▶ _Text excerpt_
————————
Fifteensquared

Never knowingly undersolved.

Guardian 25,106 – Araucaria

Posted by Andrew on September 3rd, 2010

Andrew.

A very enjoyable puzzle from Araucaria, with some interestingly linked clues. Luckily I was familiar with most of the literary and other references, and found it not too hard. There were a few Araucarian liberties, which I’ve noted below, but not serious enough to detract from the fun.

 
 
 
 
 
Across
1. TIGHTS Double definition, sort of: TIGHT is rather old-fashioned for “drunk”, but only (I think) as an adjective: hence I suppose the question mark.
4. DECIMAL C I’M (setter’s = setter is) in DEAL. Nicely misleading use of “10” in a puzzle with so many linked clues.
9. TOLERABLE (BEER TO ALL)* – the smooth surface conceals the structure of the clue well.
10. AUDIT A UDI + T
12. RECAPTURE E C (notes) in RAPTURE.
13. AZKABAN AZ (extremes) + K + A BAN. A prison island in the Harry Potter books.
15. THRUMS Double definition (or really a definition plus a hint) – a thrum is “The fringe of threads of warp left after cloth has been cut off of a loom” Not STRUMS, as I originally guessed. (I thought THRUM was familiar,and I see it came up recently in an Audreus puzzle that I blogged, where I quoted the same definition.)
————————
▶ _Things to do_
1) According to the crossword blog post, what is AZKABAN?
2) Say whether each statement agrees with the crossword blog post, answering yes or no and quoting the words that decide it. (a) The blogger first guessed STRUMS for 15 Across. (b) The blogger found the puzzle very hard. (c) The post went up on September 3rd, 2010.

▶ _Provided data_
————————
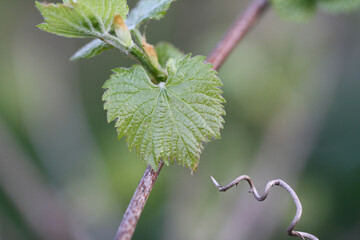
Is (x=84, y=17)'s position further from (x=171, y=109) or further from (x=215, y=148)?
(x=215, y=148)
————————
▶ _Exercise solutions_
1) A prison island in the Harry Potter books.

2)
(a) Yes: "Not STRUMS, as I originally guessed."
(b) No: "found it not too hard."
(c) Yes: "Posted by Andrew on September 3rd, 2010"